On this Memorial Day — as opposed to that other one, I guess — let us take a moment to figure out how people in 100 years will remember us. What will we leave behind? Can you imagine your headstone with your name, dates and a number of cumulative likes bestowed upon your Instagram pictures?
Modern photos are incorporeal, and you can lose them by accident in a trice, but the old photos weren't a guarantee of immortality. Now and then I'll be in an antique store and come across a box of studio portraits from the early 20th century. Everyone looks miserable, as if the photographer made them line their pants with sandpaper. You found happier faces in a 19th-century dentist's office.
If someone does smile, they leap across the chasm of the years and come to life, and you can imagine them singing or telling a joke.

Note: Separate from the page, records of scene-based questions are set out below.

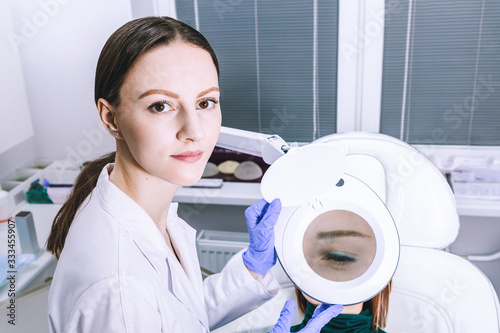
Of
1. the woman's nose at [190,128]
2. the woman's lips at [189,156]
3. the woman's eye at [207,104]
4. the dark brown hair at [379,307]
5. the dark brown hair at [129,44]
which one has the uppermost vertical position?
the dark brown hair at [129,44]

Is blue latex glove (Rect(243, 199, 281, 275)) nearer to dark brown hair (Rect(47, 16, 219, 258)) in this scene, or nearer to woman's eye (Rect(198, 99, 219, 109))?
woman's eye (Rect(198, 99, 219, 109))

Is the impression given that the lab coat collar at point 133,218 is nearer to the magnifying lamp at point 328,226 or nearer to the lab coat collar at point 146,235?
the lab coat collar at point 146,235

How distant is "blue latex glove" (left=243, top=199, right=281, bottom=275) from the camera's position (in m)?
1.08

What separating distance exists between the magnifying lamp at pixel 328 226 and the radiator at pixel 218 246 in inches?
35.8

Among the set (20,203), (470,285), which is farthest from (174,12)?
(470,285)

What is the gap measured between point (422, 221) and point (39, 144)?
1608 millimetres

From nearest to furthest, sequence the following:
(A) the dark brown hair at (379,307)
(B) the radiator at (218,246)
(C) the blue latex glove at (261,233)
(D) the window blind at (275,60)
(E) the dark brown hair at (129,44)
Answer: (E) the dark brown hair at (129,44) → (C) the blue latex glove at (261,233) → (A) the dark brown hair at (379,307) → (D) the window blind at (275,60) → (B) the radiator at (218,246)

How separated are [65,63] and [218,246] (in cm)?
96

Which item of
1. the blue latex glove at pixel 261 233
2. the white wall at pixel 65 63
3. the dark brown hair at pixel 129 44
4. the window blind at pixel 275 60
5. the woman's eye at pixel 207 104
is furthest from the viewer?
the window blind at pixel 275 60

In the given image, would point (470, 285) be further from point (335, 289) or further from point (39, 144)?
point (39, 144)

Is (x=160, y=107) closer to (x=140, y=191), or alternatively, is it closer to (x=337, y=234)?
Answer: (x=140, y=191)

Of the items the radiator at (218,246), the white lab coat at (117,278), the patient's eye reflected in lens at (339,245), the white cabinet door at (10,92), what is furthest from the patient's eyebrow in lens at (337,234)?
the white cabinet door at (10,92)

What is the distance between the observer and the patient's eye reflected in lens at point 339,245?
1.07m

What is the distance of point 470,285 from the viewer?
4.27 feet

But mostly they look as if life was an anvil to be dragged until you reached the grave.
If the photographer said, "Cheese," it was probably preceded by "rancid, moldy."
There's a reason they look so dour: Getting your portrait taken was serious business, and something you did only a few times in your life. Levity was unbecoming such a moment. You were staring at posterity, and you wanted to hold its gaze as a sign of strength and character.

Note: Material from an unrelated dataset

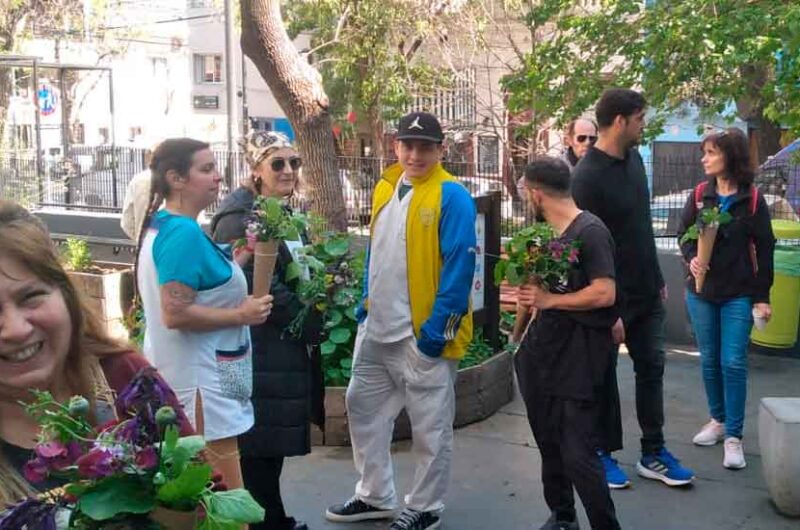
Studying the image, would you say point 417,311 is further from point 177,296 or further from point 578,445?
point 177,296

Posterity did not particularly care, though. Neither did the descendants, who cast off the pictures into the antique store for four bits apiece. When you turn the photo over, you hope there's a clue — "Aunt Edna, Gustav and Ilse" — anything to keep these people from toppling over the lip of the chasm into anonymity.
But there's rarely a name. Whoever had the photo knew who they were, after all.
The next generation inherits the albums, and puts them away on a shelf; the generation after that finds them when cleaning out the house and either joins a genealogy website, does some research and rescues the people in the pictures — or they get rid of them. Who are these people?